- _Exercise text_:
Even in childhood, I had an expansive idea of what a reasonable walking distance was, which may have been a trait I inherited from my mother, who used to drag me along with her all over the city. Once in a while we’d take the subway or hop on a trolley, but mostly we were on foot, and the radius of our wanderings was pretty impressive. Our feet strode along the sidewalks of Flatbush Avenue, the wooden slats of the Coney Island boardwalk, the leafy paths of Prospect Park. I think walking was my mother’s therapy, much as it has become mine.

But as ungrateful as it sounds, walking the same old routes can get kind of boring, even in an area as lovely and special as this, especially if my brain is in a muddle, as it has been, and especially when the sun is beating down on parched grasses and the whole world seems to be glaring and glowering.But maybe the glaring and glowering is coming from me. I’ve been frustrated and disillusioned lately, and not connecting well with other humans, and I haven’t been effective at redirecting my negative energy into meaningful action. Yesterday in fact I really just wanted to run away, to be somewhere else entirely.

Nevertheless I donned my hat and stomped around outside, and I can't say that I came home happy, but I did return more energized, counter-intuitive though it sounds, and more focused, much clearer about what is bothering me. I stared down at the dry brown ground and the familiar curve of road, calmed and reassured by the monotony of it all. And I was very sweaty.

- _Source information_:
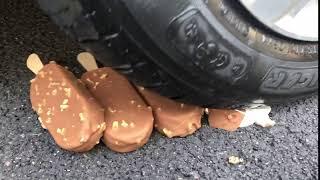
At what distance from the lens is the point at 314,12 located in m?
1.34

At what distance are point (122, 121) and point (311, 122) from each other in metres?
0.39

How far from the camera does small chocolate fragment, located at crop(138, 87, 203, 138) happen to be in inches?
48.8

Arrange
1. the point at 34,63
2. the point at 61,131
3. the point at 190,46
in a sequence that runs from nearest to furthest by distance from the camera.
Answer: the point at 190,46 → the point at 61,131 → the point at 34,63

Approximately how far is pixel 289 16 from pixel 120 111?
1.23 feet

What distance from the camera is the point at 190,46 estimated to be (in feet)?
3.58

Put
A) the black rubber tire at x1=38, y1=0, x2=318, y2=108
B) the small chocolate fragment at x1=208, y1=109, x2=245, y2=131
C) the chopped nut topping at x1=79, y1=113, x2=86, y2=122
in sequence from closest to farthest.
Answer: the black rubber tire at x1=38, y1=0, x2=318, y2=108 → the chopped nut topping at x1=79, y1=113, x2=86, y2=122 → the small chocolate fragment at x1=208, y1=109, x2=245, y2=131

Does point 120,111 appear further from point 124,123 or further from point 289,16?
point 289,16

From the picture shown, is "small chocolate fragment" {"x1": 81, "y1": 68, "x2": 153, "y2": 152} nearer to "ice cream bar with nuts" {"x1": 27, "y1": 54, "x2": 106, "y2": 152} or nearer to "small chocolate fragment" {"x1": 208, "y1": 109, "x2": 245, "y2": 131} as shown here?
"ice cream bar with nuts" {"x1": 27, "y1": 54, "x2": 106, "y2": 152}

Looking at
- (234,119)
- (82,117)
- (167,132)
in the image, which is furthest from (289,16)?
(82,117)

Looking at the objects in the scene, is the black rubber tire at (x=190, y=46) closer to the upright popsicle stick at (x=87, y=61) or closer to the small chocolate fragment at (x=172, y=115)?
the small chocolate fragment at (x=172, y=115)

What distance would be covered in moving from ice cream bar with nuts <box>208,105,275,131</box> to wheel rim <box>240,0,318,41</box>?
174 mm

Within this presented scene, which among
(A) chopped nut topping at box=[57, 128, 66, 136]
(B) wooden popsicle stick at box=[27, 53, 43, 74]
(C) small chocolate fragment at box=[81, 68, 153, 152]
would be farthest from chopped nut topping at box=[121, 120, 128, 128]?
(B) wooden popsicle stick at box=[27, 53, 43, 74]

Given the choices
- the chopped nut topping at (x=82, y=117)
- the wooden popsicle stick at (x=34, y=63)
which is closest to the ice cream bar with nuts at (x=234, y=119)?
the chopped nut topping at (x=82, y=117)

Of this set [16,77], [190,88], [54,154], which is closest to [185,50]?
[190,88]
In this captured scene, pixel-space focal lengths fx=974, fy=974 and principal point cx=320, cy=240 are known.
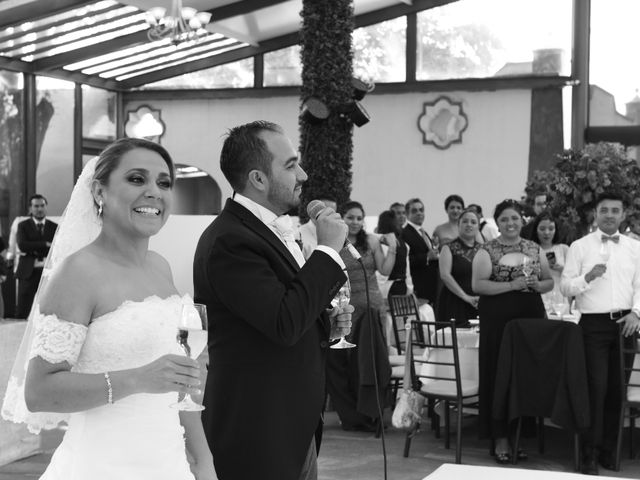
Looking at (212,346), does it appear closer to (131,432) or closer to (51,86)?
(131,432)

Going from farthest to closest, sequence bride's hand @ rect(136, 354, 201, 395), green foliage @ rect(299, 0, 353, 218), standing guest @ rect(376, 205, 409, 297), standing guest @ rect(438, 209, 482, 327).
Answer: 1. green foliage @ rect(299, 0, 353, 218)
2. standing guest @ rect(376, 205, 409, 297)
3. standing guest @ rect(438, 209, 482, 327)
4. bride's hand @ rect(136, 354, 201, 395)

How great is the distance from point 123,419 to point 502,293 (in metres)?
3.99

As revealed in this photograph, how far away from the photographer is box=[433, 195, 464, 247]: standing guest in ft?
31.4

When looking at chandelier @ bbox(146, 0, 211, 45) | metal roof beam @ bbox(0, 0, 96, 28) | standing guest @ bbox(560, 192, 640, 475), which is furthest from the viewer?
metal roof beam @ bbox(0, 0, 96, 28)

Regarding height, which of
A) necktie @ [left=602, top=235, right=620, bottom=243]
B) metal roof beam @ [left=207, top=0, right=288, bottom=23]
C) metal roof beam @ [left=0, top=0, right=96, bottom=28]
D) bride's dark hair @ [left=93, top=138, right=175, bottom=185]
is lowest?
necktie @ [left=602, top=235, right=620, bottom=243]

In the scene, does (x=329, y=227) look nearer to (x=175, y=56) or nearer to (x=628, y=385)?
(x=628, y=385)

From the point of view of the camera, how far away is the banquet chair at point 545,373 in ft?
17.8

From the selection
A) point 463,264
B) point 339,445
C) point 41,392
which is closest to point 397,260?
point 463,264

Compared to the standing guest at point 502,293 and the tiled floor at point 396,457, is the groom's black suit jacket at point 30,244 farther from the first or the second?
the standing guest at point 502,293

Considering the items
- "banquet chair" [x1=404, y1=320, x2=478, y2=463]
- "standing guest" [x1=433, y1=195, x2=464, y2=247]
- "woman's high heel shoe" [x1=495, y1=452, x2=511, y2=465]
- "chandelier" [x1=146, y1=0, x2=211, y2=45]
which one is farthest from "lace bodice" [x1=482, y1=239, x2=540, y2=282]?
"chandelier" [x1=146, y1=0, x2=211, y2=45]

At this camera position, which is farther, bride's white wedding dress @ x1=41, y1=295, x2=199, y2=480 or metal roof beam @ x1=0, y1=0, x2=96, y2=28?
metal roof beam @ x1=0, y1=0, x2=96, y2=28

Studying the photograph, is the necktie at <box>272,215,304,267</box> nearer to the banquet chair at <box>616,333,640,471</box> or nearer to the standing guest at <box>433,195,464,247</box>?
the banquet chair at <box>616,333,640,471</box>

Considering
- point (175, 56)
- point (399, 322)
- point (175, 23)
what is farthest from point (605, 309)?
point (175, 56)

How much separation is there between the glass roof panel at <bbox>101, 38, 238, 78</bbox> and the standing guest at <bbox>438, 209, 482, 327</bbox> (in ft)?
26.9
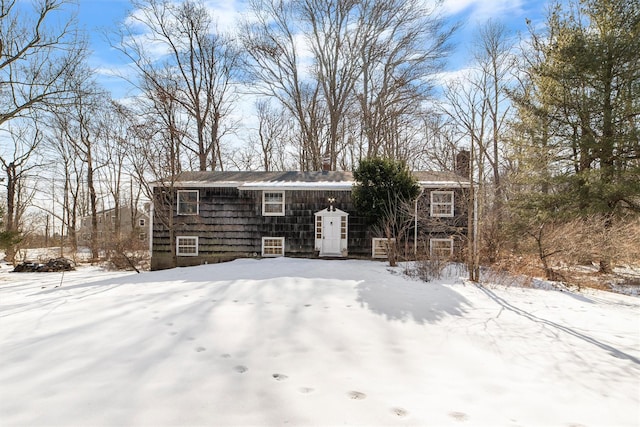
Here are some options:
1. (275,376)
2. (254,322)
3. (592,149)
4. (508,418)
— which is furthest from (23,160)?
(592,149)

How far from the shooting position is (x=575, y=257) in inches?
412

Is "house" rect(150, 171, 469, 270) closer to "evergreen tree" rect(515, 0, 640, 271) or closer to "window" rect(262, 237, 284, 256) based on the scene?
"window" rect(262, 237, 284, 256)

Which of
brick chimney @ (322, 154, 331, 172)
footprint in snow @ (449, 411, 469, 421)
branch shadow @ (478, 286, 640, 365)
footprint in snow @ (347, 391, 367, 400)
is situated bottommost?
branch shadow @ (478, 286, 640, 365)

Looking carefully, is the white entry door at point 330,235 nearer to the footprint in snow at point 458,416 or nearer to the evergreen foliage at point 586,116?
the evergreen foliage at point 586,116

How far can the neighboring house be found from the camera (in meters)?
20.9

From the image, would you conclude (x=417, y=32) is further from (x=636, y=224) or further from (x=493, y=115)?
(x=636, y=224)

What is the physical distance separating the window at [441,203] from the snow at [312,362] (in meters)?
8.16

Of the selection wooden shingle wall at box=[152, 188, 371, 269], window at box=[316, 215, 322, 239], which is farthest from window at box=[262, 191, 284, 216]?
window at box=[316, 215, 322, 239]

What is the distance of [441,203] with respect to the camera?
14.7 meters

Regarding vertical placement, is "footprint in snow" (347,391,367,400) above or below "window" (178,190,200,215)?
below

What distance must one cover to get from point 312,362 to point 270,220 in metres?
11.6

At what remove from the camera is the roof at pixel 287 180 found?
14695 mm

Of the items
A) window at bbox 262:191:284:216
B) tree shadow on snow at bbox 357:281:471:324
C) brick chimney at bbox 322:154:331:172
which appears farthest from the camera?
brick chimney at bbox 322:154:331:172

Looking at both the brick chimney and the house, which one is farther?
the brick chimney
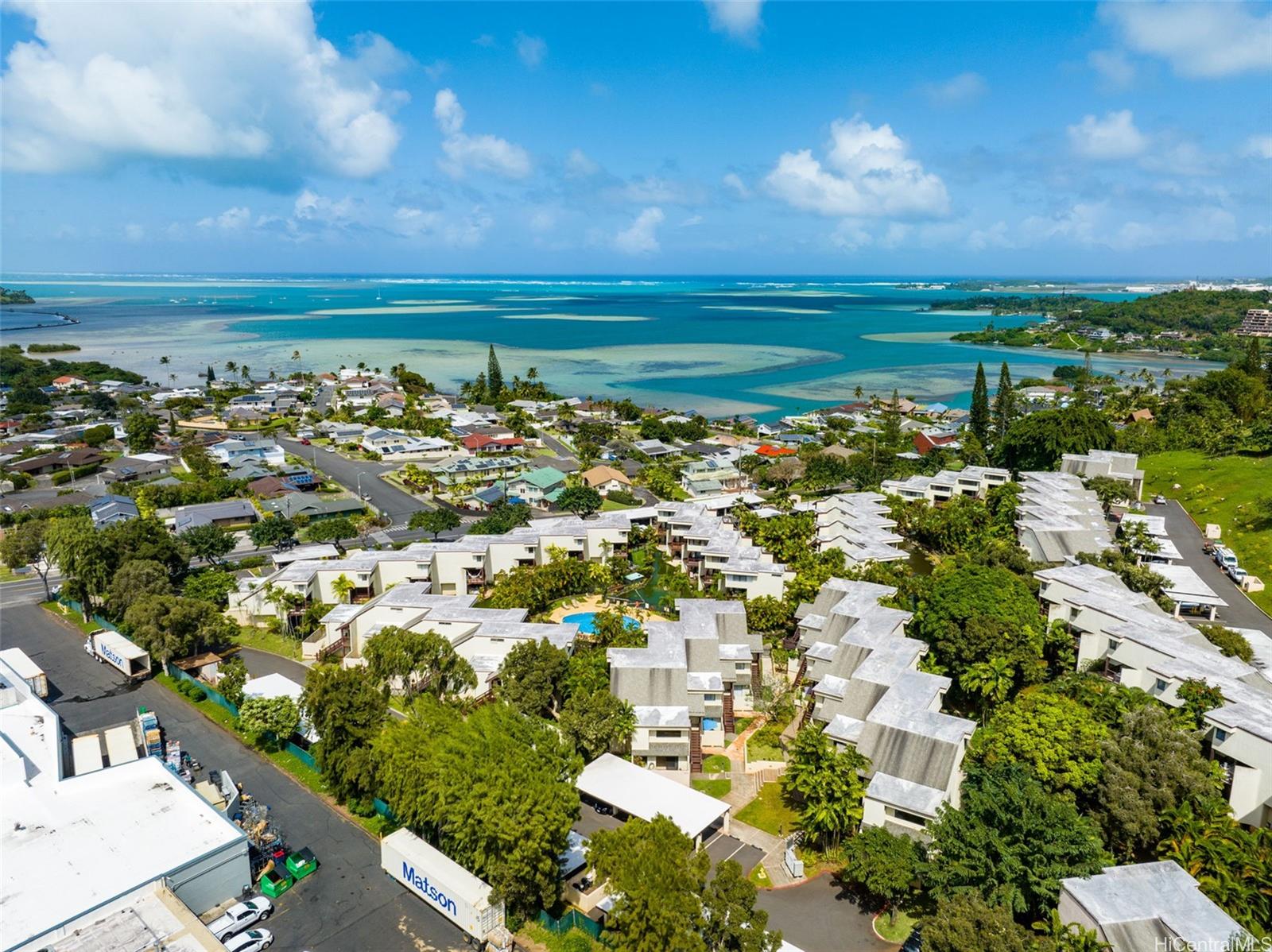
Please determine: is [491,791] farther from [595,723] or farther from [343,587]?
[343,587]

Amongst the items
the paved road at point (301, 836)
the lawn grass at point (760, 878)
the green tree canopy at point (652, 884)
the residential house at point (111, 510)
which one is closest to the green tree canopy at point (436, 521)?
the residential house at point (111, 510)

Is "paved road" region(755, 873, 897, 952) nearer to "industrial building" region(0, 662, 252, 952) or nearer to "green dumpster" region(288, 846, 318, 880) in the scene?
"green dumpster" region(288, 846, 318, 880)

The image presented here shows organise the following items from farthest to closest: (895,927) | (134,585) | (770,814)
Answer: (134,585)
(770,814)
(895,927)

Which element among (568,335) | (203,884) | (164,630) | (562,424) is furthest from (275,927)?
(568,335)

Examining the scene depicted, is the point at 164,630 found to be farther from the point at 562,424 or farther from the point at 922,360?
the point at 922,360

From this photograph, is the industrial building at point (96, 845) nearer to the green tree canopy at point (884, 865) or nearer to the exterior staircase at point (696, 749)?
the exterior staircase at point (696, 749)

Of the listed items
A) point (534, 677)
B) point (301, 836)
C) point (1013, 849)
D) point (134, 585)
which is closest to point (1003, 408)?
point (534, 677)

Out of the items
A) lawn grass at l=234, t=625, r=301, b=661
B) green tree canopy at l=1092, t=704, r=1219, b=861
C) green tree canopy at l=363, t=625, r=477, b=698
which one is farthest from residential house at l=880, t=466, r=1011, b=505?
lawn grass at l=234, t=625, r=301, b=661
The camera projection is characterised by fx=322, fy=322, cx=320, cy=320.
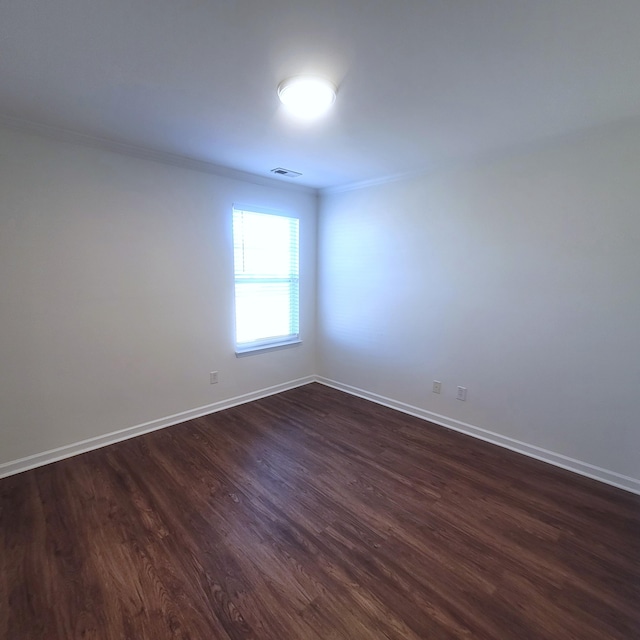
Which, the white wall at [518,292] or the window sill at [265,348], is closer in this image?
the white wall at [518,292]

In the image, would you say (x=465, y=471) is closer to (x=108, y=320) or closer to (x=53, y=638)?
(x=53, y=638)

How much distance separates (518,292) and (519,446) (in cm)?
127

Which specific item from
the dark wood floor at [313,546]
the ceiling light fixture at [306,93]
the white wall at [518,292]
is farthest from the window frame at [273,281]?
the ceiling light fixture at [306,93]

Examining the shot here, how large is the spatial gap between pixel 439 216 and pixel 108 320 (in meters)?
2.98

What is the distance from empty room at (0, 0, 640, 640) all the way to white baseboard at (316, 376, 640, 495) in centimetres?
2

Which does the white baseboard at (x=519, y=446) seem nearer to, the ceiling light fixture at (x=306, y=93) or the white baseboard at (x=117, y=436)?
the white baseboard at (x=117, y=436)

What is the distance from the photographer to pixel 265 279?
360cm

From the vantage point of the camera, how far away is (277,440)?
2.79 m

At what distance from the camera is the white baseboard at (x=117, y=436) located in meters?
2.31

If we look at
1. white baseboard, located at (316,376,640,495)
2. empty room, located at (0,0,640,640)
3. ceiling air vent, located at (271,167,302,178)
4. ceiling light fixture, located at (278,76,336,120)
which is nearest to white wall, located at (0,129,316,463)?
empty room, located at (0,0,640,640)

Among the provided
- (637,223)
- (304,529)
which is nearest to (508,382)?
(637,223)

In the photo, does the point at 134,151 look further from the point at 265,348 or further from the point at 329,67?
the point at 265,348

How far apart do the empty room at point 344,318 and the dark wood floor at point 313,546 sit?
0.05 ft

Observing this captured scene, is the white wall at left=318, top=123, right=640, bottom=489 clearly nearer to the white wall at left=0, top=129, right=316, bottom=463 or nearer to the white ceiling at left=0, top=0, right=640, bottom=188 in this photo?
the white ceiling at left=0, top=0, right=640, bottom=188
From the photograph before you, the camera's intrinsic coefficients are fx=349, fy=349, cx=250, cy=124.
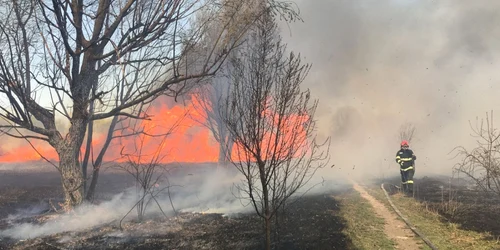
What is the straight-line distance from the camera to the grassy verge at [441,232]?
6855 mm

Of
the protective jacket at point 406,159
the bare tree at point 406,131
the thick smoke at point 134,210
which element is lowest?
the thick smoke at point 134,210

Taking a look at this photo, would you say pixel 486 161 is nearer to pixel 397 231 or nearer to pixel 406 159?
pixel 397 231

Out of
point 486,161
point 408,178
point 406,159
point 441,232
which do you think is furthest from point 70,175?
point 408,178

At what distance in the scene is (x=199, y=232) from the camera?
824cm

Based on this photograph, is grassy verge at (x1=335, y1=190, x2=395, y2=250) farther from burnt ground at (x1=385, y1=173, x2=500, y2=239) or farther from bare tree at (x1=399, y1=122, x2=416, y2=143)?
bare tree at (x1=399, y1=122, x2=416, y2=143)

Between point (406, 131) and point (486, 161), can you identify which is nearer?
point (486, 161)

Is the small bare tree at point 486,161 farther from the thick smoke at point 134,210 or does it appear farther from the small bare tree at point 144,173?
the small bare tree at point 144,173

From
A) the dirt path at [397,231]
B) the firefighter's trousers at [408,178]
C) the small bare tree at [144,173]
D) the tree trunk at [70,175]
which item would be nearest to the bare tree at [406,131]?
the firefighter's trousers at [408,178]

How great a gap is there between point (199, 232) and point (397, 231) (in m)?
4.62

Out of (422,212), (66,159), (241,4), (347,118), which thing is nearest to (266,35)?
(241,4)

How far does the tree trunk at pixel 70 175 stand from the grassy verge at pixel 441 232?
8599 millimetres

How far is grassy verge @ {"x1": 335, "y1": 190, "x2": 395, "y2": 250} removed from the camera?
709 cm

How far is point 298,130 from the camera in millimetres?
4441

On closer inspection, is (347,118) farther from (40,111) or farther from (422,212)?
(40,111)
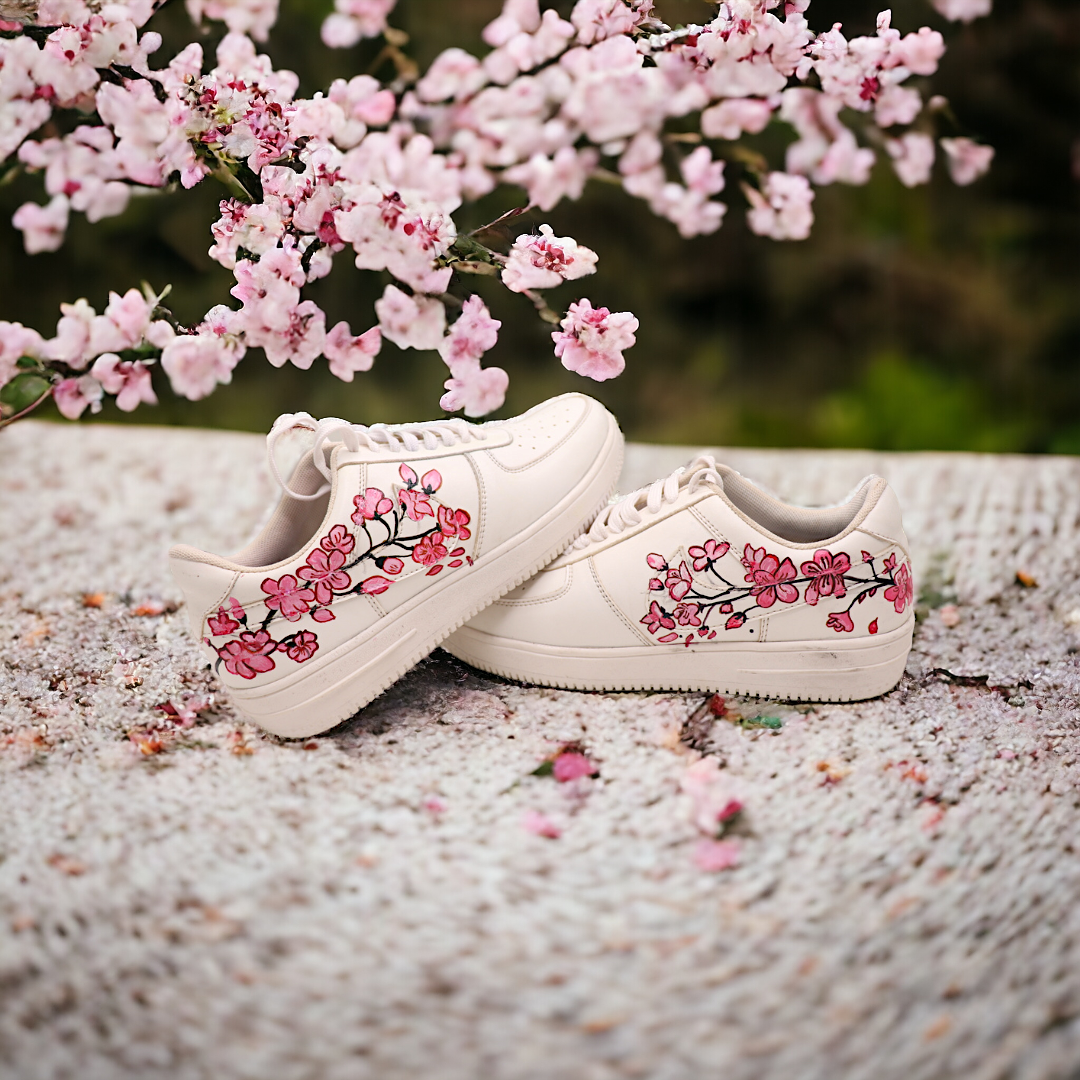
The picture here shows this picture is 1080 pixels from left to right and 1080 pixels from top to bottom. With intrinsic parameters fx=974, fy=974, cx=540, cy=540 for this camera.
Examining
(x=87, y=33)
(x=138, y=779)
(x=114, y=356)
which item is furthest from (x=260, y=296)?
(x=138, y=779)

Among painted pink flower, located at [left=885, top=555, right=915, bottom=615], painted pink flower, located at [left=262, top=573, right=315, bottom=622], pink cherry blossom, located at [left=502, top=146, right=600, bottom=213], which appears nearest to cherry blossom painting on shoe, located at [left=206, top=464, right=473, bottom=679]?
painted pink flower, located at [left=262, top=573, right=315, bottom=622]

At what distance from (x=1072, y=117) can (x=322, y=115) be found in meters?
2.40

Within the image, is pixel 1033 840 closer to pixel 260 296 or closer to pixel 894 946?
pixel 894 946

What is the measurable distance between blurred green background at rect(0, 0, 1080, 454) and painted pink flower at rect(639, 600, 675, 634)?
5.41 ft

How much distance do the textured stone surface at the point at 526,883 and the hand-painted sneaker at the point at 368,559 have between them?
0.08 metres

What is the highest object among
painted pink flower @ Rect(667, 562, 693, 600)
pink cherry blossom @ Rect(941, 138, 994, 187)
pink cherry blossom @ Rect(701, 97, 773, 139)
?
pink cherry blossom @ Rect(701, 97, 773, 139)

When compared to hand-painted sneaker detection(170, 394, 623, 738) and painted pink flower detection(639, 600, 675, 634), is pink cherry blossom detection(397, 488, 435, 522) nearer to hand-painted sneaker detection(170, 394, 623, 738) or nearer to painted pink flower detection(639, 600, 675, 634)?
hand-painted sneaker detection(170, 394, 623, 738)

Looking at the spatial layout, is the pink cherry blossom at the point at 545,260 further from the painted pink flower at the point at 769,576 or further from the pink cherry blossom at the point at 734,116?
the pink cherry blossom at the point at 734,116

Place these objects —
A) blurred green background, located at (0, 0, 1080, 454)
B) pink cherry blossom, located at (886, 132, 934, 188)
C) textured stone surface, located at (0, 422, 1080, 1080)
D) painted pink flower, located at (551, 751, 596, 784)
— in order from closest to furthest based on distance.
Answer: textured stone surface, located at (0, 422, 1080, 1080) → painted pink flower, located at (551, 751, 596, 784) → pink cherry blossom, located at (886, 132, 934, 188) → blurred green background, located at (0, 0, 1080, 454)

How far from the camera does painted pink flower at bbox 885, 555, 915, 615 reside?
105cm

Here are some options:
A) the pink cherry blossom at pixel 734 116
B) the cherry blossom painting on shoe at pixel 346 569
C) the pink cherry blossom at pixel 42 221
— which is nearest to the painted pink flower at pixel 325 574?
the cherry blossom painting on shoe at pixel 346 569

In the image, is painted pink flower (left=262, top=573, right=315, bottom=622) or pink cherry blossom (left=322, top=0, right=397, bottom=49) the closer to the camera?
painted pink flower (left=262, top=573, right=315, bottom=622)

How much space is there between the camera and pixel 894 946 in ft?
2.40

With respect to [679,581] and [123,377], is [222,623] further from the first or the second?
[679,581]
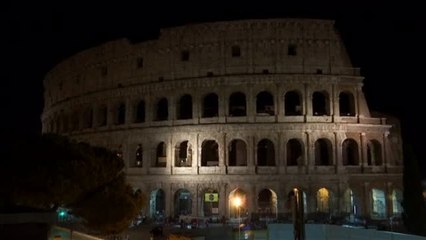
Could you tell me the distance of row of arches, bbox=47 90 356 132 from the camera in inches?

- _What you should do_: List the places in the text about walking where, it says, the narrator's and mother's feet strode.

- _Response to the exercise_: The sidewalks of Flatbush Avenue, the wooden slats of the Coney Island boardwalk, and the leafy paths of Prospect Park.